• Set tasks:
**A)** In the forum thread on water heater drains, why did the writer repair many old water heaters? Answer in one to three sentences.
**B)** Resume the forum thread on water heater drains from the point where it stops.

• Article:
I don't do it much anymore though.. Normally if a WH is old enough for that to be an issue it's time for a new heater.. 

For about 5 years I worked for a company that only did warranty work.. The warranty companies would only pay for a new tank if it was leaking.. I repaired many old water heaters... 


Today it's..."sir, it's time for a new water heater".


----------



## UN1TED-WE-PLUMB (Oct 3, 2012)

johnlewismcleod said:


> If the threads shear off the drain body and are stuck in the bottom of the heater things would get ugly fast :blink:
> 
> I've pulled the drain cock and replaced it with a nipple before, but every time I've done it I held my breath until the drain cock broke free and turned easily :yes:
> 
> I like the compressed air or pump out through pex line better...less chance of mayhem :thumbsup:




I've pretty much mastered it... I've even cleaned the remaining plastic with a 3/4" tap..


----------



## SmithTitos (Feb 7, 2013)

• Records supplied:

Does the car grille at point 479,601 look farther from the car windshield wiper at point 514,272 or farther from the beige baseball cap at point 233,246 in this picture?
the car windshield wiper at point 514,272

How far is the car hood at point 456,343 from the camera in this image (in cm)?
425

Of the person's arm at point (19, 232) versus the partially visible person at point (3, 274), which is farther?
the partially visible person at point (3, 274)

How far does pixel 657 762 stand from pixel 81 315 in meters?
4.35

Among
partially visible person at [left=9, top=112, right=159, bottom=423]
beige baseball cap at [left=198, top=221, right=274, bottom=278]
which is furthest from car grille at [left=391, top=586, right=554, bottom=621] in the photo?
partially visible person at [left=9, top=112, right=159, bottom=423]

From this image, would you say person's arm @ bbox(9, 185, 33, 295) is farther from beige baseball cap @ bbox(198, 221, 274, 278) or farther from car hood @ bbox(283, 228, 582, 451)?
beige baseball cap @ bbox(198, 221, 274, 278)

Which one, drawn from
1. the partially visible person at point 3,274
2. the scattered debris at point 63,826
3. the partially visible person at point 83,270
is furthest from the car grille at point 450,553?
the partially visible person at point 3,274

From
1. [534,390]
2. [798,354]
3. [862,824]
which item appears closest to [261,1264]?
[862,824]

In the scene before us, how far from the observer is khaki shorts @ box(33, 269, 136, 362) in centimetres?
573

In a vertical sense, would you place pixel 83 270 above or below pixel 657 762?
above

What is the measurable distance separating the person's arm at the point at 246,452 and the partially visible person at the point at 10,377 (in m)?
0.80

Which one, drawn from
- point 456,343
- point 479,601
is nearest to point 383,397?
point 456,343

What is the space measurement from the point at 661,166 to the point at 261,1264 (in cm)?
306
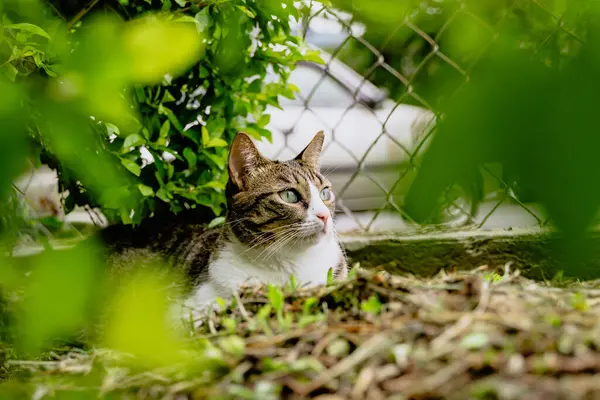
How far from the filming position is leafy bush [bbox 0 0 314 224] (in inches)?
12.2

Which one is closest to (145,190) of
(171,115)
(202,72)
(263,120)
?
(171,115)

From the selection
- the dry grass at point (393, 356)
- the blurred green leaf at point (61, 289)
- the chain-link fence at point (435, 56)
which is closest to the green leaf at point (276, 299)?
the dry grass at point (393, 356)

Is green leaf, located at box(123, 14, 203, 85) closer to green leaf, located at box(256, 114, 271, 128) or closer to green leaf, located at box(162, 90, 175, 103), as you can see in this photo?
green leaf, located at box(162, 90, 175, 103)

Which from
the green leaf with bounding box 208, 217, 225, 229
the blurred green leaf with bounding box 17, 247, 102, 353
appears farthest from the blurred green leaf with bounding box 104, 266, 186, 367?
the green leaf with bounding box 208, 217, 225, 229

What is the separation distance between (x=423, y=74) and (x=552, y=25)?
83mm

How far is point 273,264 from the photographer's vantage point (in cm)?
175

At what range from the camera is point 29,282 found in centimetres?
36

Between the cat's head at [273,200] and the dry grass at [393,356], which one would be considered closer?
the dry grass at [393,356]

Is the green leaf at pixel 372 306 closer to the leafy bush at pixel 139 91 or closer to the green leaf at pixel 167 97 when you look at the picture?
the leafy bush at pixel 139 91

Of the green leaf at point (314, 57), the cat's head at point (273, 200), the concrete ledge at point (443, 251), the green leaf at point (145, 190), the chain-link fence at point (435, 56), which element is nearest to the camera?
the chain-link fence at point (435, 56)

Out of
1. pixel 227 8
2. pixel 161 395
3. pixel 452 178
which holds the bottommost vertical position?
pixel 161 395

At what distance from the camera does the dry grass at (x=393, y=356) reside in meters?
0.64

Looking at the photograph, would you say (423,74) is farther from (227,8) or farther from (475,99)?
(227,8)

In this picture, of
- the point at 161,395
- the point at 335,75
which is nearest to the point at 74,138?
the point at 161,395
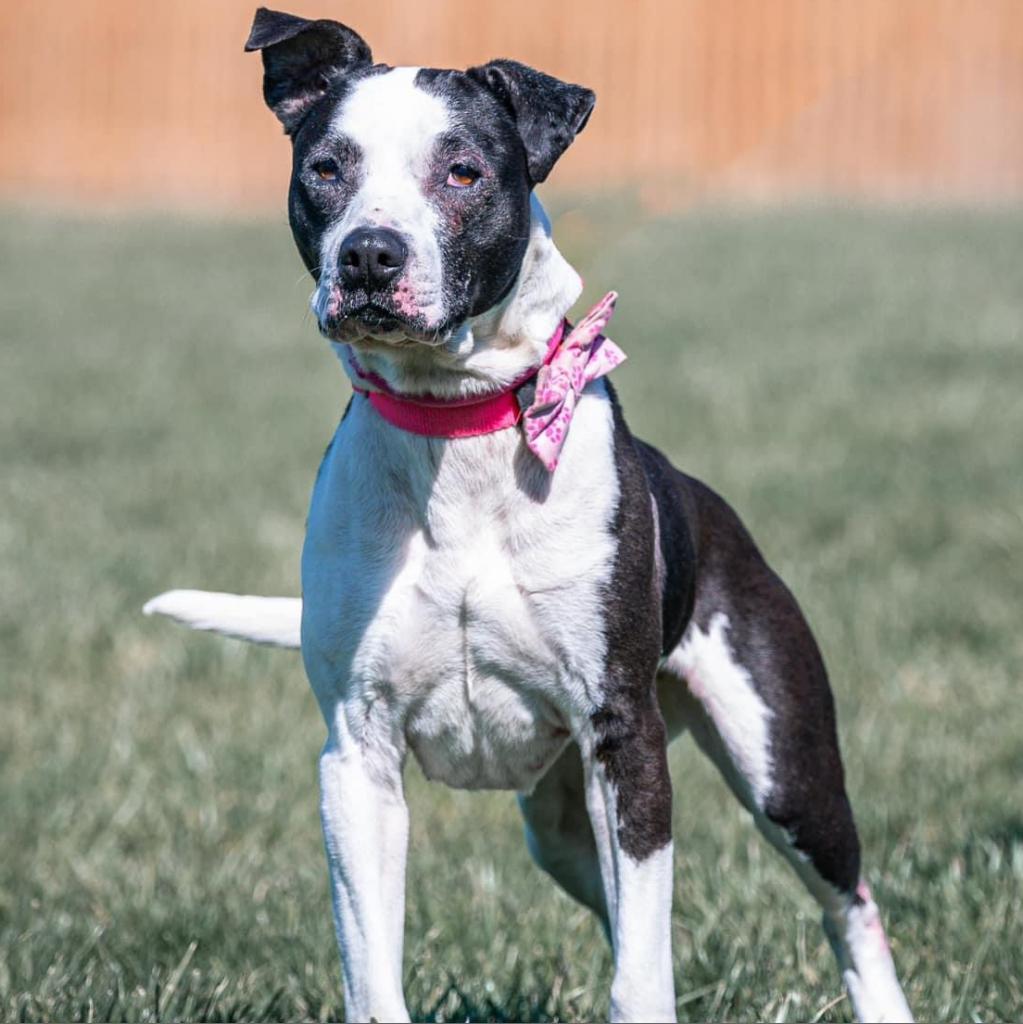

• Answers for the tasks:
**A)** For about five years the writer worked for a company that did only warranty work. The warranty companies would pay for a new tank only if it was leaking, so the writer repaired the old heaters instead.

**B)**
well air compressor is the best way that I can use you share your technique with us


----------



## JoshJ (May 10, 2012)

SmithTitos said:


> well air compressor is the best way that I can use you share your technique with us


Maybe you can share some of your knowledge with us...seeing as you are a plumber, right?


----------



## Optimus Primer (May 20, 2009)

1" male adapter with a hose bibb on it. Take out lower element (if possible) and thread male adapter in there. Only doing service a quarter of the time of the 21 years I've been at my company I was able to do it every time I needed to.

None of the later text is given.